'''

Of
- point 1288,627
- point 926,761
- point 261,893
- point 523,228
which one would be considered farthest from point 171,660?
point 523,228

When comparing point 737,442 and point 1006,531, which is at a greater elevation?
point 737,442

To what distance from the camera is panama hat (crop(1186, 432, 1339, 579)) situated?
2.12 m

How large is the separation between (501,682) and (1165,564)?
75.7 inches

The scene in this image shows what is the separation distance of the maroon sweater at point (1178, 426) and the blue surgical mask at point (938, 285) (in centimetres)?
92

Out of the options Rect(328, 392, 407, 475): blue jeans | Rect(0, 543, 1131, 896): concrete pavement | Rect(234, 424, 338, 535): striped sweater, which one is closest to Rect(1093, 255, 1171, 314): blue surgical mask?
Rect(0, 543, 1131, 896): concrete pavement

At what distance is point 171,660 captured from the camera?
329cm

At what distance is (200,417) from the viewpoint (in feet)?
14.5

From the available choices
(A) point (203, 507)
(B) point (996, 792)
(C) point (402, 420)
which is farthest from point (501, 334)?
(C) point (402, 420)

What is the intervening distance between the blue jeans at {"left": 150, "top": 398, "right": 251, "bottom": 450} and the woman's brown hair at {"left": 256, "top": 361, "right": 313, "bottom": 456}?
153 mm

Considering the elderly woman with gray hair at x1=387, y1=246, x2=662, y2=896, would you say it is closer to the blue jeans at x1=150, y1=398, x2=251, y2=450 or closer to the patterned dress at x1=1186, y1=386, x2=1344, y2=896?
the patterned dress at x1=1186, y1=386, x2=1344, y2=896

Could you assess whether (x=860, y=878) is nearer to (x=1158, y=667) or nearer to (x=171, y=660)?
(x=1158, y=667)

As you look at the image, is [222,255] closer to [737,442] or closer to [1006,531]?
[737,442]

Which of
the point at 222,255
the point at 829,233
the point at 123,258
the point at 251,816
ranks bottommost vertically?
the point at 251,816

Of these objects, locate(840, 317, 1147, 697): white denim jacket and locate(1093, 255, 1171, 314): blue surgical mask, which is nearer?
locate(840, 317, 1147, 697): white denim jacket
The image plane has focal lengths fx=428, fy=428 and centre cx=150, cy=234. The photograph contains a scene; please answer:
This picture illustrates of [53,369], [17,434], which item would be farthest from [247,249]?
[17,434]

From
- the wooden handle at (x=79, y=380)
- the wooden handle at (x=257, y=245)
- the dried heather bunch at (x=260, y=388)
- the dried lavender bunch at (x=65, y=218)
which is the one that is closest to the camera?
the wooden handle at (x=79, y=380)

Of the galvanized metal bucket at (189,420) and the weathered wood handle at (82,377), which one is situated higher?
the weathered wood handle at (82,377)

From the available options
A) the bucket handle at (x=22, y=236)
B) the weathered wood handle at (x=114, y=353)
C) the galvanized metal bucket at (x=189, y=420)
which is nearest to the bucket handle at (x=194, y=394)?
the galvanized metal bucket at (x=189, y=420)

'''

- _GIVEN EXERCISE_
Return every entry exactly as given.

- _SOLUTION TO THIS EXERCISE_
Of
- point 1288,627
- point 926,761
- point 261,893
- point 523,228
which one would be considered farthest from point 171,660?
point 523,228

When comparing point 737,442 and point 1006,531, which is at a greater elevation?
point 737,442

To what distance from the camera is panama hat (crop(1186, 432, 1339, 579)) situated?
2.12 m

How large is the separation between (501,682) and (1165,564)?
75.7 inches

The scene in this image shows what is the separation distance of the maroon sweater at point (1178, 426) and the blue surgical mask at point (938, 285) (in centimetres)?
92

Out of the options Rect(328, 392, 407, 475): blue jeans | Rect(0, 543, 1131, 896): concrete pavement | Rect(234, 424, 338, 535): striped sweater, which one is closest to Rect(1093, 255, 1171, 314): blue surgical mask?
Rect(0, 543, 1131, 896): concrete pavement

At what distance is point 171,660 captured from the camera?
329cm

At what distance is (200,417) from the viewpoint (in feet)?
14.5

From the available choices
(A) point (203, 507)
(B) point (996, 792)
(C) point (402, 420)
which is farthest from point (501, 334)?
(C) point (402, 420)

What is the intervening distance between the blue jeans at {"left": 150, "top": 398, "right": 251, "bottom": 450} and the woman's brown hair at {"left": 256, "top": 361, "right": 313, "bottom": 456}?
153 mm

Considering the elderly woman with gray hair at x1=387, y1=246, x2=662, y2=896, would you say it is closer to the blue jeans at x1=150, y1=398, x2=251, y2=450 or closer to the patterned dress at x1=1186, y1=386, x2=1344, y2=896?
the patterned dress at x1=1186, y1=386, x2=1344, y2=896

Could you assess whether (x=860, y=878) is nearer to (x=1158, y=667) or nearer to (x=171, y=660)?
(x=1158, y=667)

As you look at the image, is [222,255] closer to [737,442] or closer to [1006,531]?
[737,442]

Which of
the point at 222,255
the point at 829,233
the point at 123,258
the point at 251,816
ranks bottommost vertically?
the point at 251,816

Of these objects, locate(840, 317, 1147, 697): white denim jacket and locate(1093, 255, 1171, 314): blue surgical mask, which is nearer?
locate(840, 317, 1147, 697): white denim jacket
The image plane has focal lengths fx=428, fy=428 and centre cx=150, cy=234. The photograph contains a scene; please answer:
This picture illustrates of [53,369], [17,434], which item would be farthest from [247,249]?
[17,434]

From
- the wooden handle at (x=79, y=380)
- the wooden handle at (x=257, y=245)
- the dried heather bunch at (x=260, y=388)
- the dried lavender bunch at (x=65, y=218)
which is the one that is closest to the camera?
the wooden handle at (x=79, y=380)

Of the galvanized metal bucket at (189,420) and the weathered wood handle at (82,377), which one is situated higher?
the weathered wood handle at (82,377)

From the available options
A) the bucket handle at (x=22, y=236)
B) the weathered wood handle at (x=114, y=353)
C) the galvanized metal bucket at (x=189, y=420)
which is nearest to the bucket handle at (x=194, y=394)?
the galvanized metal bucket at (x=189, y=420)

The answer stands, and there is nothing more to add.